- [Çözülecek Problemler]:
1. Seçilmiş metne göre itiraz yoluna başvuran Mahkeme, kuralların hangi davalar yönünden iptalini talep etmiştir?
2. Seçilmiş metni iki cümleyle özetleyin.
3. Seçilmiş metne göre esas incelemenin neden “davalısı harçtan muaf olan kamulaştırmasız el atma nedeniyle açılan tazminat davaları” yönünden yapılması gerekir? En fazla iki cümleyle açıklayın.

- [Seçilmiş Metin]:
━━━━━━━━━━

III. ESASIN İNCELENMESİ
7. Başvuru kararı ve ekleri, Raportör Onur MERCAN tarafından hazırlanan işin esasına ilişkin rapor, itiraz konusu kanun hükümleri, dayanılan ve ilgili görülen Anayasa kuralları ve bunların gerekçeleri ile diğer yasama belgeleri okunup incelendikten sonra gereği görüşülüp düşünüldü:
A. Sınırlama Sorunu
-
Kanun’un 28. maddesinin birinci fıkrasının (a) bendinin itiraz konusu birinci cümlesi uyarınca nispi karar ve ilam harcına tabi davalarda davanın konusundan bağımsız olarak anılan harcın dörtte birinin peşin, geri kalanının kararın tebliğinden itibaren bir ay içinde ödenmesi gerekmektedir.
-
Kanun’un 32. maddesinin itiraz konusu birinci cümlesine göre de davanın konusundan bağımsız olarak yargı işlemlerinden alınacak harçlar ödenmedikçe müteakip işlemlerin yapılması mümkün değildir.
-
İtiraz yoluna başvuran Mahkeme anılan kuralların “davalısı harçtan muaf davalar yönünden” iptalini talep etmiştir. Bununla birlikte kurallar bakılmakta olan kamulaştırmasız el atma nedeniyle açılan tazminat davasında uygulanacaktır. Bu itibarla 2/7/1964 tarihli ve 492 sayılı Harçlar Kanunu’nun 28. maddesinin birinci fıkrasının 23/7/2010 tarihli ve 6009 sayılı Kanun’un 18. maddesiyle değiştirilen (a) bendinin birinci cümlesi ile 32. maddesinin birinci cümlesinin “davalısı harçtan muaf olan kamulaştırmasız el atma nedeniyle açılan tazminat davaları” yönünden esasının incelenmesi gerekir.
Kenan YAŞAR bu görüşe katılmamıştır.
B. Anlam ve Kapsam
-
492 sayılı Kanun’un gerekçesinde harç, fertlerin özel menfaatlerine ilişkin olarak kamu kurumları ve hizmetlerinden faydalanmaları karşılığında yaptıkları ödemeler olarak tanımlanmış, 2. maddesinin birinci fıkrasında ise yargı işlemlerinden bu Kanun’a bağlı (1) sayılı tarifede yazılı olanların yargı harçlarına tabi olduğu hükme bağlanmıştır.

━━━━━━━━━━

- [Kayıt Alıntıları]:
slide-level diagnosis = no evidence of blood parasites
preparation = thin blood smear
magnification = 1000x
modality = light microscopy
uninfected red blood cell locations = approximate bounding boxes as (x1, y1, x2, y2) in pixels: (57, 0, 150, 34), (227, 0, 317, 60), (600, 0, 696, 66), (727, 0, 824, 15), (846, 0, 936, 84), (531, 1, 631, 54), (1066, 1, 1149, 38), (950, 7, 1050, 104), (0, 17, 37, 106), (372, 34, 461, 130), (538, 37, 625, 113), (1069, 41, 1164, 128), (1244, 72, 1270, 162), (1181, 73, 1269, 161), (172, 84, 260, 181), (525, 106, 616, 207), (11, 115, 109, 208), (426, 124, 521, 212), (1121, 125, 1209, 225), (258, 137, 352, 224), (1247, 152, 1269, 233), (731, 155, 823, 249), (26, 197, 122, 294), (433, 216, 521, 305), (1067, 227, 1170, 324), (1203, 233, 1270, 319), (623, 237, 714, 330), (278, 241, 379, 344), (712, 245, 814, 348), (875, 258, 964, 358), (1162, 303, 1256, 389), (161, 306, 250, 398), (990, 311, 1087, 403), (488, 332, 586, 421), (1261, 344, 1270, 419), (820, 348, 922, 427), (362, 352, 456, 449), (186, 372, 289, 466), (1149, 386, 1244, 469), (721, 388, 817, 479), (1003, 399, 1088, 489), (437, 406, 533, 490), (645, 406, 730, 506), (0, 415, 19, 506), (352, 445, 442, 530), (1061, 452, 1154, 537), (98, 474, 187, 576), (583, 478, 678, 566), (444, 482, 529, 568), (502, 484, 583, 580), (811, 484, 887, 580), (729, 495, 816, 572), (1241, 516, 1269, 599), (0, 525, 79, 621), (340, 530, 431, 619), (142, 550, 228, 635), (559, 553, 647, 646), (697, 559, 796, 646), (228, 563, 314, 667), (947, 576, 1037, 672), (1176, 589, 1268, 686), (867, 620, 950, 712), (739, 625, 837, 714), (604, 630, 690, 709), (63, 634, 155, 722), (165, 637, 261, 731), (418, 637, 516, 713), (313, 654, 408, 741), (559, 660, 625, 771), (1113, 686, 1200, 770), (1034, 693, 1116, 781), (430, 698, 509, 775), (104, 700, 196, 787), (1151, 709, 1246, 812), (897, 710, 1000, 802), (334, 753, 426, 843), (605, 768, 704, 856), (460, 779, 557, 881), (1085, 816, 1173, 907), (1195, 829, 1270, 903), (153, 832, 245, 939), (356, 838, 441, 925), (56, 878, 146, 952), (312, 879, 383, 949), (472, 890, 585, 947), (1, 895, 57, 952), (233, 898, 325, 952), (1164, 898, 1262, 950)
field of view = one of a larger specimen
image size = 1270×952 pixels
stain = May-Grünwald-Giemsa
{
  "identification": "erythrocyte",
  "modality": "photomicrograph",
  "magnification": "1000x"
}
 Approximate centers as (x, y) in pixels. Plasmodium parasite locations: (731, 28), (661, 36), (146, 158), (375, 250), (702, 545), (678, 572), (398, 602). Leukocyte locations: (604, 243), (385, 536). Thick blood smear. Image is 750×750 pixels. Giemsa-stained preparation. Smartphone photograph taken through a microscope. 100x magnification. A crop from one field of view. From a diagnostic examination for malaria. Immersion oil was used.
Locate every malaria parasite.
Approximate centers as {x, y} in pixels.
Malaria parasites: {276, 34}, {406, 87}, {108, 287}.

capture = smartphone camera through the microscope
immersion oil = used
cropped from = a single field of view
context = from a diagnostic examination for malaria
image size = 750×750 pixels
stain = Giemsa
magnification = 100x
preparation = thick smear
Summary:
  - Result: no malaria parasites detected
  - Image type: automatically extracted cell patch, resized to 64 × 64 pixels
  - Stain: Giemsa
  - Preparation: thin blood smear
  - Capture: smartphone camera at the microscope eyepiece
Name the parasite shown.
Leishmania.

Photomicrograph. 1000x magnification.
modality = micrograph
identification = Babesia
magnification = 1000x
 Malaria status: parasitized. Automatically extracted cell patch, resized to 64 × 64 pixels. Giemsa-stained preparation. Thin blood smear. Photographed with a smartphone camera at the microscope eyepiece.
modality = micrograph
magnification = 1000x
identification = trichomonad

━━━━━━━━━━

- [Yanıt Listesi]:
1. Mahkeme, kuralların “davalısı harçtan muaf davalar yönünden” iptalini talep etmiştir.

2. Kanun'un 28. maddesine göre nispi karar ve ilam harcına tabi davalarda harcın dörtte biri peşin, kalanı ise kararın tebliğinden itibaren bir ay içinde ödenir; 32. maddesine göre de yargı harçları ödenmedikçe müteakip işlemler yapılamaz. Mahkeme bu kuralların davalısı harçtan muaf davalar yönünden iptalini istemiştir; ancak kurallar kamulaştırmasız el atma nedeniyle açılan tazminat davasında uygulanacağından esas incelemenin bu davalar yönünden yapılması gerektiği belirtilmiştir.

3. Mahkeme kuralların davalısı harçtan muaf davalar yönünden iptalini talep etmiştir. Ancak kurallar, bakılmakta olan kamulaştırmasız el atma nedeniyle açılan tazminat davasında uygulanacağı için inceleme bu davalarla sınırlandırılmıştır.